(Excerpted passage)

Wednesday Jun 19

Northern Light: Landlord Licensing and Renovictions in Canada

Like bankers, landlords and developers take advantage of all policy gaps that exist. If landlords and developers are able to do something that maximizes their profit, at the expense of the common good, they are will do it. Couple that with the exponential rise in the cost for housing in Canada, and the rush is on for housing organizers, advocates, and activists, to develop impregnable housing policies that put tenants before developers.

A common example of this is landlords forcing tenants out of their rent-controlled apartments under that guise that units need to be vacant in order to do necessary repairs. Dubbed renovictions, landlords are exploiting rent control laws that exist on a tenants’ lease, and not on the unit itself. If the landlord can get a tenant out, they can raise the rents to whatever price the market will allow.

(End Excerpted passage)
(Exercise data)

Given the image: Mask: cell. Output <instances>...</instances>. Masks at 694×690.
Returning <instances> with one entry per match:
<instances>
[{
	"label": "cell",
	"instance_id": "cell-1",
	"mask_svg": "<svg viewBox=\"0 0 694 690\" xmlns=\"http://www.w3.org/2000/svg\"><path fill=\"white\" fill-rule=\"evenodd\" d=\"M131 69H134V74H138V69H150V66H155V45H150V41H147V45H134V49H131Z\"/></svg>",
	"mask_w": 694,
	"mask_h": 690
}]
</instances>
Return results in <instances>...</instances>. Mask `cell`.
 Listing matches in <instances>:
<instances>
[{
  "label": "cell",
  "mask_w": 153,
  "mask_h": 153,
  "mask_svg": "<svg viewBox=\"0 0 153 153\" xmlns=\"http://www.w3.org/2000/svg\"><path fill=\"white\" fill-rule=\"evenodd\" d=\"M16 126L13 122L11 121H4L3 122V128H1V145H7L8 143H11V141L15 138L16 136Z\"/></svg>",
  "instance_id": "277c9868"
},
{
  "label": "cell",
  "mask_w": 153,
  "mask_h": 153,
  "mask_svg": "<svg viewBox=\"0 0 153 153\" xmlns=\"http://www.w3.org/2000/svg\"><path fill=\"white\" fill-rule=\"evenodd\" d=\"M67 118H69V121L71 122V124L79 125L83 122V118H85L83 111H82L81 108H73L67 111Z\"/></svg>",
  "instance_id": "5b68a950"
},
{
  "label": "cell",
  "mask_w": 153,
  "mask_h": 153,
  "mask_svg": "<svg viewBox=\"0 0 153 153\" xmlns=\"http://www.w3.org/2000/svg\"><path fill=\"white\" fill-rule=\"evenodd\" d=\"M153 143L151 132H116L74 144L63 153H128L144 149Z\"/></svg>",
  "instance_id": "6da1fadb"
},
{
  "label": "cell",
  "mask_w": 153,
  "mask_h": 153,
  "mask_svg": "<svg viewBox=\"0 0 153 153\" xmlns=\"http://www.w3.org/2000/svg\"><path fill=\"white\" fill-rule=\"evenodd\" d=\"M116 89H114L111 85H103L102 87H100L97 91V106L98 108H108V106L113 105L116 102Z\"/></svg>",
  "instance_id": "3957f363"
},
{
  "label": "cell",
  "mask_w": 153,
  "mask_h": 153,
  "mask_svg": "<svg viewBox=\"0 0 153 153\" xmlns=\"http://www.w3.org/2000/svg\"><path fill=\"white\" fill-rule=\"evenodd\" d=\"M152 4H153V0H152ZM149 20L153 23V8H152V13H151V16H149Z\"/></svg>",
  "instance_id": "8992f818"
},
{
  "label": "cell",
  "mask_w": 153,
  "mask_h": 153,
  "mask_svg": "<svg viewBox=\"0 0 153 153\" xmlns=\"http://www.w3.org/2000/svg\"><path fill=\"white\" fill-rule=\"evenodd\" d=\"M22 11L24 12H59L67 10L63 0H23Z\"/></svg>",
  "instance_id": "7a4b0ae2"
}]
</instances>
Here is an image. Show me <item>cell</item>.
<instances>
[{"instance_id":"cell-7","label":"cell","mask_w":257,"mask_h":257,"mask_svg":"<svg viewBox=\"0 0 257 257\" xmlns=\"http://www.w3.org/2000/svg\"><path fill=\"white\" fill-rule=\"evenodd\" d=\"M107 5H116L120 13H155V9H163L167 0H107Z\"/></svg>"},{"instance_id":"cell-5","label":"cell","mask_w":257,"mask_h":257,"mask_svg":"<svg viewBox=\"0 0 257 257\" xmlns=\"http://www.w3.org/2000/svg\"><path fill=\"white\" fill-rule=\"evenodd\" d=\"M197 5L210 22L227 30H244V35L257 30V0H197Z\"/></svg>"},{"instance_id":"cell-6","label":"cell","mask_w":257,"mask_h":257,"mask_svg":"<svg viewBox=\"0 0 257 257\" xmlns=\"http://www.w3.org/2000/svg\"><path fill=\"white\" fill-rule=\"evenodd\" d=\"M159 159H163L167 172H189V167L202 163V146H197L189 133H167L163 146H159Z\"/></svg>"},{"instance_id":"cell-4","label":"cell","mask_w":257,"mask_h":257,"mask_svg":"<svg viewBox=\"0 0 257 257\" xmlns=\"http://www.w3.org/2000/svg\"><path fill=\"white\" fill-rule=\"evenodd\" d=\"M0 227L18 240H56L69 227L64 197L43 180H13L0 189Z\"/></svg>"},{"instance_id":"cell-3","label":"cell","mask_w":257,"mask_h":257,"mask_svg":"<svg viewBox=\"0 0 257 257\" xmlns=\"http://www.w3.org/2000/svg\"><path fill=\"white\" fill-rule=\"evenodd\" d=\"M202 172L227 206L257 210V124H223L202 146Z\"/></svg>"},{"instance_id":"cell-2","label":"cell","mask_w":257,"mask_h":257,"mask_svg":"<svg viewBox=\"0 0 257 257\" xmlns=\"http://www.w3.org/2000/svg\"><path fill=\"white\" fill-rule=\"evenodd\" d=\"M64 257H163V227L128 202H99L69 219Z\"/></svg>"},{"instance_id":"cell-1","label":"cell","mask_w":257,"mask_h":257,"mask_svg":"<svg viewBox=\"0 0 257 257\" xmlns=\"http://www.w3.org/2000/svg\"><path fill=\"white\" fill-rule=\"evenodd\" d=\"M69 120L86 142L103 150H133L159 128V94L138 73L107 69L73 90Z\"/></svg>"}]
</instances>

(End Exercise data)

» **Instructions**
A - Print the portion of the renovictions passage between "Wednesday Jun 19" and "tenants before developers.", inclusive.
B - Resume the passage on landlord licensing and renovictions in Canada right after its final sentence.
None of the lines have any bearing on the work here.

» **Your written answers**
A -
Wednesday Jun 19

Northern Light: Landlord Licensing and Renovictions in Canada

Like bankers, landlords and developers take advantage of all policy gaps that exist. If landlords and developers are able to do something that maximizes their profit, at the expense of the common good, they are will do it. Couple that with the exponential rise in the cost for housing in Canada, and the rush is on for housing organizers, advocates, and activists, to develop impregnable housing policies that put tenants before developers.

B -
Renovictions are an epidemic in Vancouver, a city of 630,000 where most working-class tenants have been priced out to the suburbs where ACORN’s base is. In October, the Vancouver Coalition of Progressive Electors (COPE) had a resurgence and elected long-time housing activist Jean Swanson to Vancouver city council on the promise of fighting and stopping renovation.

Swanson quickly forced the center-left controlled Vancouver council to pass measures to regulate and publicly register all tenants’ buyouts. With this, the city
could mandate tenant relocation rules on developers that would be onerous and help deter renovictions.

The Vancouver rules have seemed to fall short of stopping renovictions though. The city staff in Vancouver have reported back to council claiming that the new rules would not be legal under the Vancouver Charter, a set of provincial laws that the city is bound to.

While the bluster happens in in the big city, the small suburb of New Westminster may have come up with a way to stop renovicitons.

Led by longtime ACORN ally Jaimie McEvoy, New Westminster council unanimously passed a landlord licensing system that puts strict rules on when a landlord could vacate an apartment to do renovations. The new system mandates that when a unit does need to be vacant to do a renovation that the units must be offered back to the tenured tenants at the same rent they were charged before.

New West’s landlord licensing system is not a ban on landlords doing renovictions. What is does is take away all the incentive the landlord has to do it.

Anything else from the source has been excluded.